**Document passage**
════════════════════
DOn't want to get entangled in the political debate, but just a thought:

If you track what MAC addrs use what upstream capacity, you could have data on 
which to judge who is pushing your usage over any caps you happen to have.

Having some data (not general fears or propaganda generated by those who want 
to tell you to be very afraid so you buy their gear or their arguments) always 
helps.

And if you like, you could do something that doesn't involve all the protocol 
violations that a captive portal usually involves (redirecting DNS, ... and 
putting MITM attacks on https: connections, ...), e.g. restrict any unknown 
users to 28 Kb/sec of your upstream, for example, as a way to be 
non-disruptive.  People won't get netflix or youtube over 28 kb/sec in any 
useful way.

Security is often just a matter of making it easier to steal from your 
neighbor, rather than installing an automatic gun to shoot anyone who 
trespasses.
════════════════════
**What you are asked to do**
Transcribe the note on tracking upstream usage word for word, from "Having some data" up to and including "trespasses.".
════════════════════
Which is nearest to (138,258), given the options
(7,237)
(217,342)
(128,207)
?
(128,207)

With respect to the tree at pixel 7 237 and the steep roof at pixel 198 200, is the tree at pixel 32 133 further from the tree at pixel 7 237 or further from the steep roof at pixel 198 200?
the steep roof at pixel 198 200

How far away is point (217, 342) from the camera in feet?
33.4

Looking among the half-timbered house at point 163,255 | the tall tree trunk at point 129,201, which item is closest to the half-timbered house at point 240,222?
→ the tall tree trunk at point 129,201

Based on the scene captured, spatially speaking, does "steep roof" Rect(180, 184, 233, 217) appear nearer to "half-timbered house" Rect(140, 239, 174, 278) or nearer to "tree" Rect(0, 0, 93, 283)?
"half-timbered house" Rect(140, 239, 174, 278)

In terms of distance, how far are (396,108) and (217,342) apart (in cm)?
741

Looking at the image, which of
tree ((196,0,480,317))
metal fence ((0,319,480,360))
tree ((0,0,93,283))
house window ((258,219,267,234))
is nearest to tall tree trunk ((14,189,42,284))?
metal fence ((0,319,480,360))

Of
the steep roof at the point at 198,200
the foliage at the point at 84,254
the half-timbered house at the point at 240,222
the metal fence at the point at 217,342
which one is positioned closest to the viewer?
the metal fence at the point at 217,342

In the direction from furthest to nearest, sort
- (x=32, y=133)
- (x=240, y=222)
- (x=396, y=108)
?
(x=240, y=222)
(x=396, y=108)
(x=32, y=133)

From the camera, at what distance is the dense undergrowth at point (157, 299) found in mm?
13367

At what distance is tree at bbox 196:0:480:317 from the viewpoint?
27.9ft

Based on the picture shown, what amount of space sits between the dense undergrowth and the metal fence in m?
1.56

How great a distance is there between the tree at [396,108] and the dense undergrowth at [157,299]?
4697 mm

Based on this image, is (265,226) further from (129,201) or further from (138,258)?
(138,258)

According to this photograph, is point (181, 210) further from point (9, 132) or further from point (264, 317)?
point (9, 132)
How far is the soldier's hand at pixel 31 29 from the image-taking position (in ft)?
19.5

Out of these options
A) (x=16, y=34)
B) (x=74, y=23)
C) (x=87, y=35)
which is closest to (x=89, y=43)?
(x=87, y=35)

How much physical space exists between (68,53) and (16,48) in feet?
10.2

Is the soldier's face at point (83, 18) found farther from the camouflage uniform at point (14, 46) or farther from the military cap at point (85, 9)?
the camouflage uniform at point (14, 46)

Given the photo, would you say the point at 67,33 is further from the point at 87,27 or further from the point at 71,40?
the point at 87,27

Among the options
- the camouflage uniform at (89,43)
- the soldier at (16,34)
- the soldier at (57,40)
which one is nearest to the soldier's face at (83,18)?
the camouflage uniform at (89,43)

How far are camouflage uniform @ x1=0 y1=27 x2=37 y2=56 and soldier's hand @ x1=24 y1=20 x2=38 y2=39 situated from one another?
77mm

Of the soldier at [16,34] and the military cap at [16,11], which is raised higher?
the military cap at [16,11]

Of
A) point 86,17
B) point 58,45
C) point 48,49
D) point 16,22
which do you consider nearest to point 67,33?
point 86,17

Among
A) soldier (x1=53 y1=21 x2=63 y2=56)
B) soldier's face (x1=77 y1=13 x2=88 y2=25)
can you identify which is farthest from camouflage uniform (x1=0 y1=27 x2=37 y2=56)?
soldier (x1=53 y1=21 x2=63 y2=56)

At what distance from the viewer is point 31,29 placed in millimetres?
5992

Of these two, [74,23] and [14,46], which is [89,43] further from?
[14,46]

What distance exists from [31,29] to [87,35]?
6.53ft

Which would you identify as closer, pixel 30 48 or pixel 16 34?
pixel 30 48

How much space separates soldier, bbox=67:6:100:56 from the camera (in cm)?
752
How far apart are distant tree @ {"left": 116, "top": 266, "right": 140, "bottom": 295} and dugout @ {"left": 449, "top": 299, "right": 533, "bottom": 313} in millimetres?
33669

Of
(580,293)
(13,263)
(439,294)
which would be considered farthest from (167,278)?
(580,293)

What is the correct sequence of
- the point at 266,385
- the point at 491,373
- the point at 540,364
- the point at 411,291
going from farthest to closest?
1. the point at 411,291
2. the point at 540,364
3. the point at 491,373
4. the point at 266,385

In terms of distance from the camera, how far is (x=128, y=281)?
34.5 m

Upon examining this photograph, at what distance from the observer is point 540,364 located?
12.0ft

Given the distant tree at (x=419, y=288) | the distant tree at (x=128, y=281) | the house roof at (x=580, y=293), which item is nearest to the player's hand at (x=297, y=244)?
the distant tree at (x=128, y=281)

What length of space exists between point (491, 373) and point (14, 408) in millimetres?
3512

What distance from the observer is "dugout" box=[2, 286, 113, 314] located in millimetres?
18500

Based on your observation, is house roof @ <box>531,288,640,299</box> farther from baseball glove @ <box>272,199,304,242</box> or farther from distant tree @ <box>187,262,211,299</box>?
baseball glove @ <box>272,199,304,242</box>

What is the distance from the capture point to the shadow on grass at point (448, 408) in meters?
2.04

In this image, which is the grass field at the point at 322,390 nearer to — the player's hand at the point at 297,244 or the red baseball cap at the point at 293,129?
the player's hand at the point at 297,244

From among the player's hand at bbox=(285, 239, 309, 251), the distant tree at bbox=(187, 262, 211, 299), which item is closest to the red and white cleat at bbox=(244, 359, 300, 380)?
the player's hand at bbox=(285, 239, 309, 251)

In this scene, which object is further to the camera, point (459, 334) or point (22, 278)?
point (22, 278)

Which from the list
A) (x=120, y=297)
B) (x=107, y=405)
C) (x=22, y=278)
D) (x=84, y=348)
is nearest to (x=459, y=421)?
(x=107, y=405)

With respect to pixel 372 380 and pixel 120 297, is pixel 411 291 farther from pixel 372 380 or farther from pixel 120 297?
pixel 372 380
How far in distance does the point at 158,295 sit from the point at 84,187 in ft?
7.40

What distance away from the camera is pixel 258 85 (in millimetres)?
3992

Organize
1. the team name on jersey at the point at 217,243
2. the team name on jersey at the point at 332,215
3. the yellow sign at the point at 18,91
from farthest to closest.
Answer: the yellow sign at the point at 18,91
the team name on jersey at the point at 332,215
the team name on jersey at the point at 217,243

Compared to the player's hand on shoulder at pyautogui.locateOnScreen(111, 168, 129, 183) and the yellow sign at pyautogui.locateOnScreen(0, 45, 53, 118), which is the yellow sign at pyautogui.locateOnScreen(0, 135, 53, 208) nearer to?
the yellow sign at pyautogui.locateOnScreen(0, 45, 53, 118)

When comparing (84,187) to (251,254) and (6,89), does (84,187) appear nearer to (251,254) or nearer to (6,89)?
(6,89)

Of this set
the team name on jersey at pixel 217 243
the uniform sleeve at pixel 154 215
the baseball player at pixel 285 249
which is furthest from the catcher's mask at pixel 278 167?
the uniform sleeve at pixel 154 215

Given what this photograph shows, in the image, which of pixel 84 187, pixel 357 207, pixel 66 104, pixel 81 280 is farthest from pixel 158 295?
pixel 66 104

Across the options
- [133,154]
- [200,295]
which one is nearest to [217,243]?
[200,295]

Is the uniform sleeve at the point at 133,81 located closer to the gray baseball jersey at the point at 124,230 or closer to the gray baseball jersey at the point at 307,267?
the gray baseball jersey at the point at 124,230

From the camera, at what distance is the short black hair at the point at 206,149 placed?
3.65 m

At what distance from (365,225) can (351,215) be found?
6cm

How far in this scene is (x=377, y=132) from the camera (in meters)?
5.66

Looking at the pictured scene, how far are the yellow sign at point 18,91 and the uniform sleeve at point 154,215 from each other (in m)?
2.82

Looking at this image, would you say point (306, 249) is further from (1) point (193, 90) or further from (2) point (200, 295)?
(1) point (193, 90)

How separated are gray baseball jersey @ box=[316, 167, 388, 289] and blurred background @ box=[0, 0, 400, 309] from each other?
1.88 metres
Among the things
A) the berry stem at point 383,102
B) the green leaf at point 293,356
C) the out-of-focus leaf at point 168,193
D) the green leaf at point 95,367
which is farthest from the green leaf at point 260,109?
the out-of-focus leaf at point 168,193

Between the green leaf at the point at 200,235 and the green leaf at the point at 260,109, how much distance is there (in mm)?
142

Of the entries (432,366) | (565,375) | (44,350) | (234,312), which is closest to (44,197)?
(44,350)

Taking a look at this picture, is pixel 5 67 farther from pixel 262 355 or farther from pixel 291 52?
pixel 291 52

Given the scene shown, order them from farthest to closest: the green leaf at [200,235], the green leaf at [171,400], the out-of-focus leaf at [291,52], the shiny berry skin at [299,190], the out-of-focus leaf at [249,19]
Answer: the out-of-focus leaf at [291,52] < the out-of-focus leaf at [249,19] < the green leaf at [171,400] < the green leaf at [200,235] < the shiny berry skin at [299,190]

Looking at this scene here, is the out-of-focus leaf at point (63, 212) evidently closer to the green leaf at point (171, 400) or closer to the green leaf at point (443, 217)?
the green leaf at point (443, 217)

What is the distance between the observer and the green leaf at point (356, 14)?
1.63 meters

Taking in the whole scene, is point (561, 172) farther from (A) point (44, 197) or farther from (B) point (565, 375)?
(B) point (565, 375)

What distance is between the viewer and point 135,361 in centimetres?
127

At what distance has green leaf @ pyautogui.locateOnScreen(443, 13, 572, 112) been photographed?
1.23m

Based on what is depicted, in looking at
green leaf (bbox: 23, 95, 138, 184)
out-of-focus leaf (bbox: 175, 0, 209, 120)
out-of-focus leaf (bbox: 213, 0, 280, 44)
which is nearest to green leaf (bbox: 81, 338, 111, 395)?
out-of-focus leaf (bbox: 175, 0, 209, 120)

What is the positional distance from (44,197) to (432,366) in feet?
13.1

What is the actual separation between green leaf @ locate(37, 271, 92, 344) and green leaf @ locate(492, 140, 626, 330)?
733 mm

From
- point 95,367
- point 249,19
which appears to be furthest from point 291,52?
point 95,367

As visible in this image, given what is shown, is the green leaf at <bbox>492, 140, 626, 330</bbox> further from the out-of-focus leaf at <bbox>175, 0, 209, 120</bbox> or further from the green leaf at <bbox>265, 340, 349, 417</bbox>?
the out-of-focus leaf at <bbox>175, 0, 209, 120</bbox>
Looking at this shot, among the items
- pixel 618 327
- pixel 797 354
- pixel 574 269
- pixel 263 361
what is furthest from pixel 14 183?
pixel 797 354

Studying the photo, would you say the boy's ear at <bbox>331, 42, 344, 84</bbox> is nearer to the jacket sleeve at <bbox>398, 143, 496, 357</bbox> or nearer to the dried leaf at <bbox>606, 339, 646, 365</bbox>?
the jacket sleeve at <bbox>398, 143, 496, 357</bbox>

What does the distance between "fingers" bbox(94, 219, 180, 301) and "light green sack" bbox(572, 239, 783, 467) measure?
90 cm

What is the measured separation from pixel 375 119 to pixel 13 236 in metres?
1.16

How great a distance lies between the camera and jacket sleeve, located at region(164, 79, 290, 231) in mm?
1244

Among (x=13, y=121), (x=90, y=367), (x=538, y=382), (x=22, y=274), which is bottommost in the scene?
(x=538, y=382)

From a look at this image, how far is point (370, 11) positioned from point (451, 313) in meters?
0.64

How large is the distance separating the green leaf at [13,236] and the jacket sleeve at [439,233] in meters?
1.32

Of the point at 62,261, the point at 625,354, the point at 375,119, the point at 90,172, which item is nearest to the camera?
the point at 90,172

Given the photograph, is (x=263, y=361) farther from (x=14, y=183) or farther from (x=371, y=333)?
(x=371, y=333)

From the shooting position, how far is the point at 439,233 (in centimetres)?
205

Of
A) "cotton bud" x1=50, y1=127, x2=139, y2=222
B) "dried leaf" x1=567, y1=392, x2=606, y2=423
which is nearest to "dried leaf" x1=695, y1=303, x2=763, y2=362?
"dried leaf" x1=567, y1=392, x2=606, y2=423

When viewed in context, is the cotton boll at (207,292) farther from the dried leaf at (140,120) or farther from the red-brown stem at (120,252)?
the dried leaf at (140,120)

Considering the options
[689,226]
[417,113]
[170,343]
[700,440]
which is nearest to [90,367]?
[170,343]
════════════════════
**Solution to the problem**
Having some data (not general fears or propaganda generated by those who want 
to tell you to be very afraid so you buy their gear or their arguments) always 
helps.

And if you like, you could do something that doesn't involve all the protocol 
violations that a captive portal usually involves (redirecting DNS, ... and 
putting MITM attacks on https: connections, ...), e.g. restrict any unknown 
users to 28 Kb/sec of your upstream, for example, as a way to be 
non-disruptive.  People won't get netflix or youtube over 28 kb/sec in any 
useful way.

Security is often just a matter of making it easier to steal from your 
neighbor, rather than installing an automatic gun to shoot anyone who 
trespasses.